## [AIM OF THE TASK]
Copy out the lines beginning at the one with "Kit de calcomanías" and ending at the last line of the data, both included; pictures stay out.

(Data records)
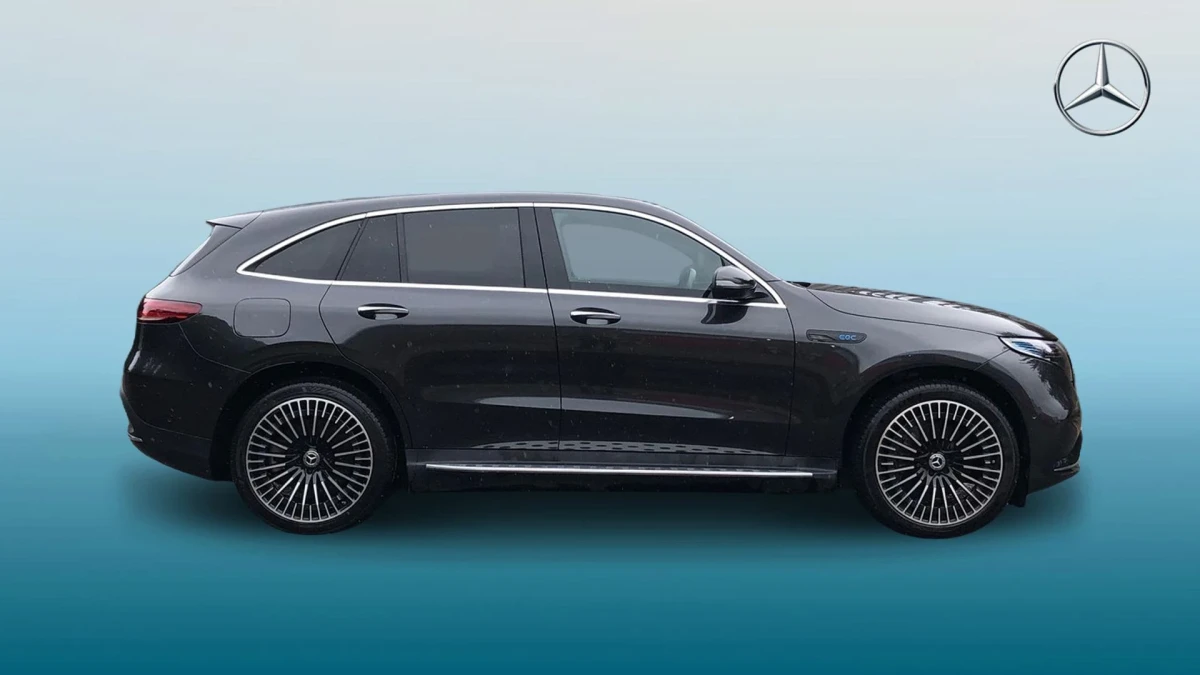 Mercedes-Benz EQC Image 4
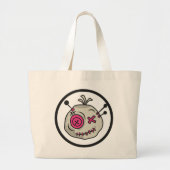 Voodoo Token Jumbo Tas (Voorkant)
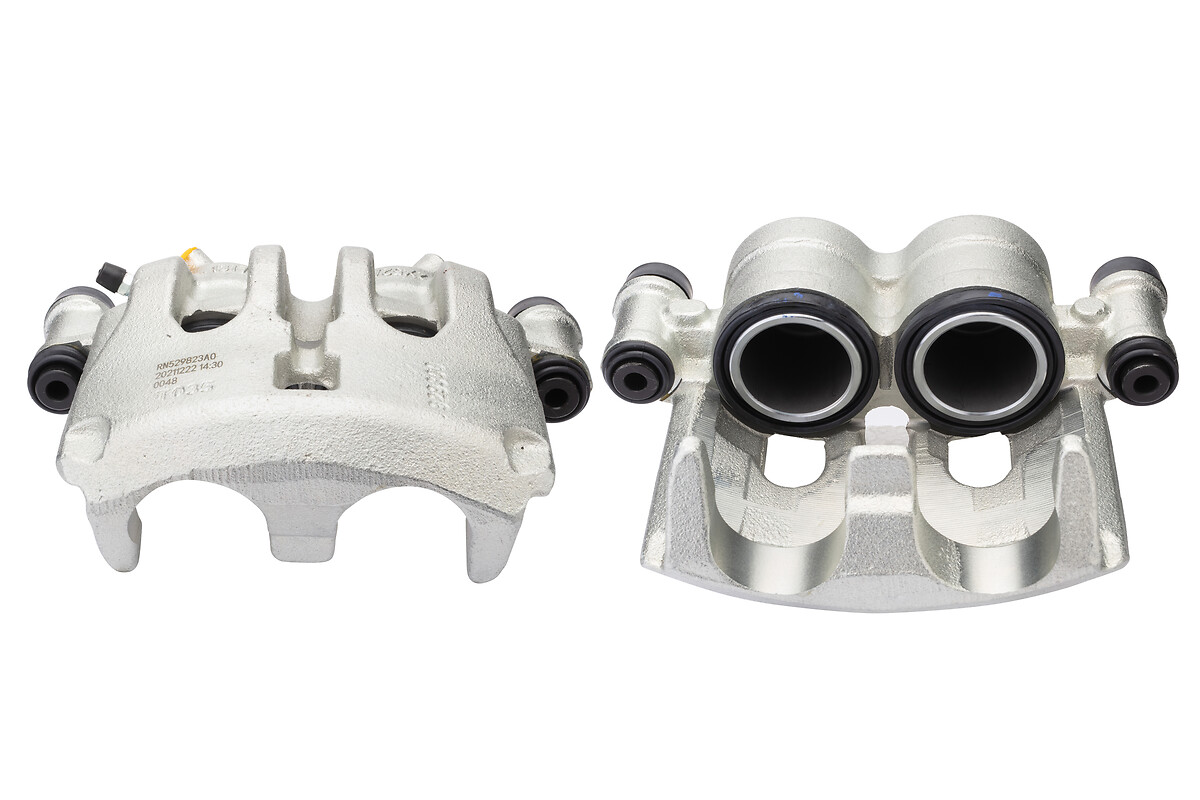 FTE Bremsekaliper 9298236 venstre foraksel for MERCEDES-BENZ VW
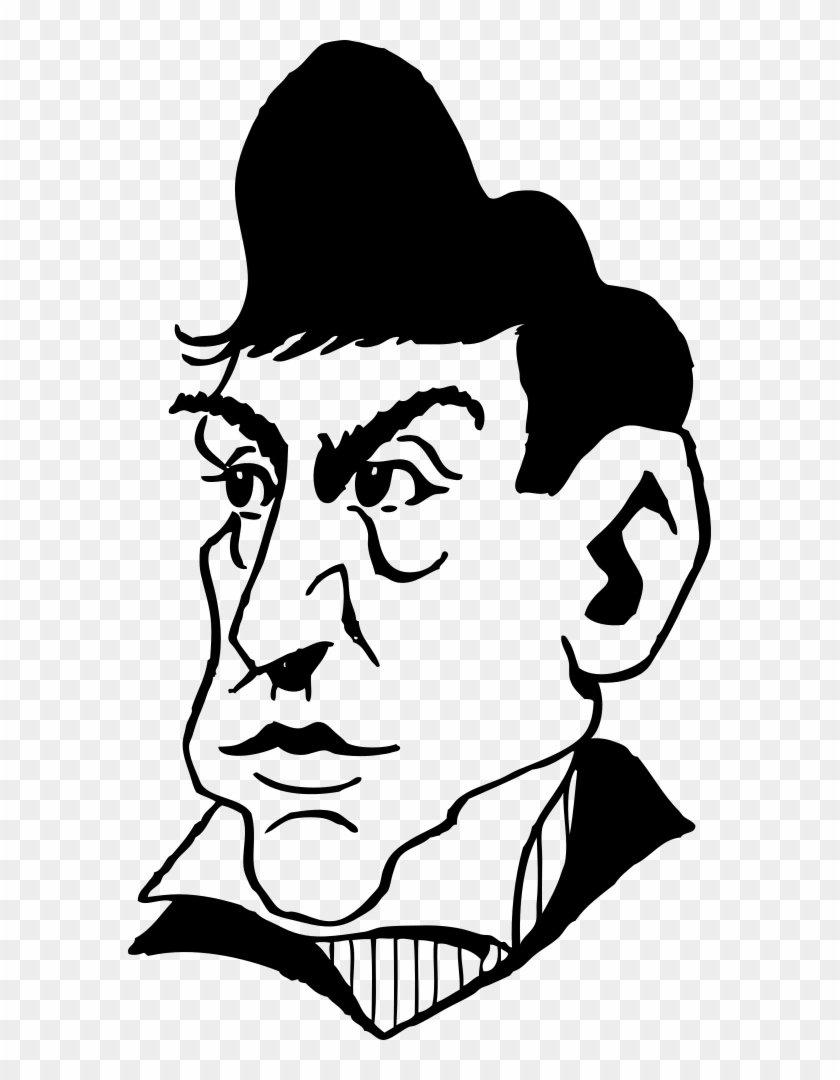 Clip Art Details - Caricature Marquis De Lafayette Tote Bag, Adult Unisex, #1303822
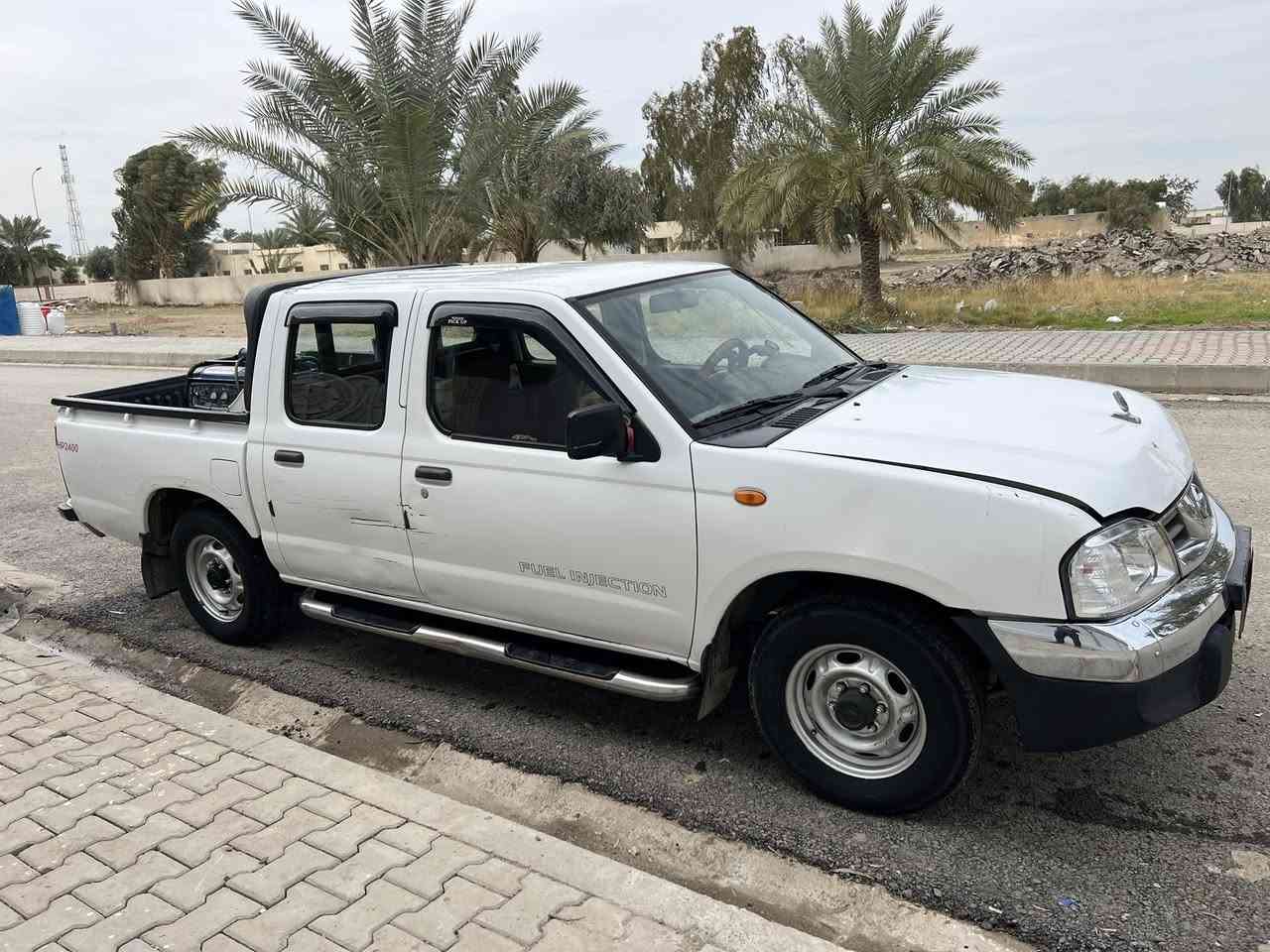 نيسان دبل (شبوط) 2008 تدفئة تبريد كير محرك كله شغال سيارة نضيفة رقم ديالى السعر ( 125$ ) وبي مجال تعال شوفها و تدلل و لميشتري لا يكسر بسعرها مكان السياره ديالى / الوجيهية للاستفسار : ***********
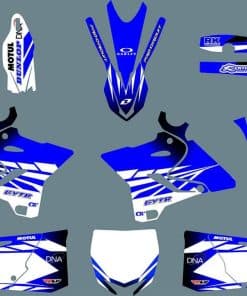 Kit de calcomanías gráficas de motorcross DST0628 con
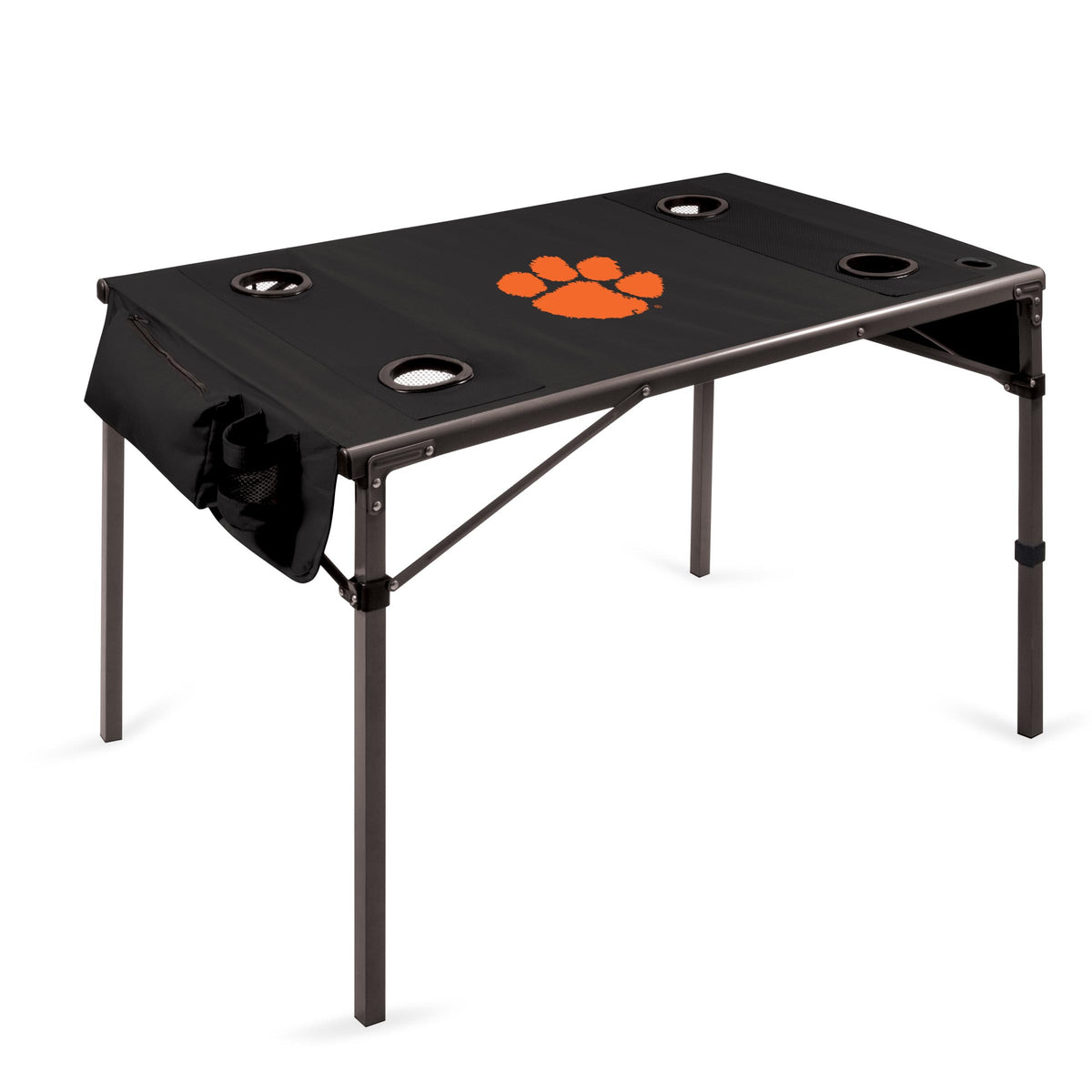 Clemson Tigers Portable Folding Travel Table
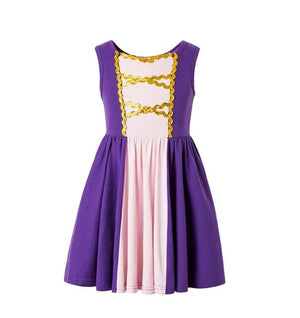 Girls Kids Disney Princess Dress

## [TASK RESULT]
 Kit de calcomanías gráficas de motorcross DST0628 con
 Clemson Tigers Portable Folding Travel Table
 Girls Kids Disney Princess Dress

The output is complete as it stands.